▶ _EXERCISE_: In the forum thread below, how old does Luke0927 say his son is?
* start SOURCE *
Checkout the link below

http://www.georgiapacking.org/law.php


----------



## DYI hunting (Jan 9, 2008)

Thanks luke for the lookup.  So the taser is out for awhile.

So what do people out there let their daughters carry for protection from these crazy people?  Bear repellent and mace are great, but it seems like there would be a more powerful nonlethal option.


----------



## Luke0927 (Jan 9, 2008)

DYI hunting said:


> Thanks luke for the lookup.  So the taser is out for awhile.
> 
> So what do people out there let their daughters carry for protection from these crazy people?  Bear repellent and mace are great, but it seems like there would be a more powerful nonlethal option.



Lock them in the basement!!!  Its very tuff to say im sure having a daughter at that age would be worry some my son is only 6 months and i just wonder how it will be when he's that age...and you have a girl so it just add more worry.... I would just sugest talking with her make her understand she doesn't need to go anywhere alone...stay with a group of friends or adults etc....maybe someone can think of something good.
* end SOURCE *
* start PROVIDED MATERIAL *
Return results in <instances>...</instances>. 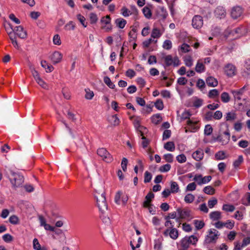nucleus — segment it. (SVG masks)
* end PROVIDED MATERIAL *
▶ _ANSWER IN FULL_: Six months old.